Some of you might recall my post about the umpire analogy not being as simple as it seems, which Senator Cornyn read to Justice Roberts and asked him about during his confirmation hearings.
Roberts' comparison of a judge to a baseball umpire reminds me of an old story about three different versions of judicial reasoning, built on the same analogy.
First umpire: "Some are balls and some are strikes, and I call them as they are."
Second umpire: "Some are balls and some are strikes, and I call them as I see 'em."
Third umpire: "Some are balls and some are strikes, but they ain't nothin' 'til I call 'em."
It was in the 1980s that I first heard that story about the three sorts of umpires and its relation to legal reasoning.
Senator Cornyn said that he read my story on the blogs and asked Roberts "which of those three types of umpires represents your preferred mode of judicial reasoning."
Well, I think I agree with your point about the danger of analogies in some situations. It's not the last, because they are balls and strikes regardless, and if I call them one and they're the other, that doesn't change what they are, it just means that I got it wrong. I guess I liked the one in the middle, because I do think there are right answers. I know that it's fashionable in some places to suggest that there are no right answers and that the judges are motivated by a constellation of different considerations and, because of that, it should affect how we approach certain other issues. That's not the view of the law that I subscribe to.
I think when you folks legislate, you do have something in mind in particular and you it into words and you expect judges not to put in their own preferences, not to substitute their judgment for you, but to implement your view of what you are accomplishing in that statute. I think, when the framers framed the Constitution, it was the same thing. And the judges were not to put in their own personal views about what the Constitution should say, but they're just supposed to interpret it and apply the meaning that is in the Constitution. And I think there is meaning there and I think there is meaning in your legislation. And the job of a good judge is to do as good a job as possible to get the right answer.
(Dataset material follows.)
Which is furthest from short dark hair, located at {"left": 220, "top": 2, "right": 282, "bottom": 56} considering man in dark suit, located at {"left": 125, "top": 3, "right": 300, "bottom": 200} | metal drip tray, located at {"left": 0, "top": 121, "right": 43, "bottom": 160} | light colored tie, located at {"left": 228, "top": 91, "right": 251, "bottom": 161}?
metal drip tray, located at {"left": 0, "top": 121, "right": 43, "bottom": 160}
Again, I know there are those theorists who think that's futile, or because it's hard in particular cases, we should just throw up our hands and not try. In any case — and I don't subscribe to that — I believe that there are right answers and judges, if they work hard enough, are likely to come up with them.
One of the most famous ethics articles of the 1970s was built on the idea of a judge as an umpire: Marvin E. Frankel, The Search for Truth: An Umpireal View, 123 U. Pa. L. Rev. 1031 (1975).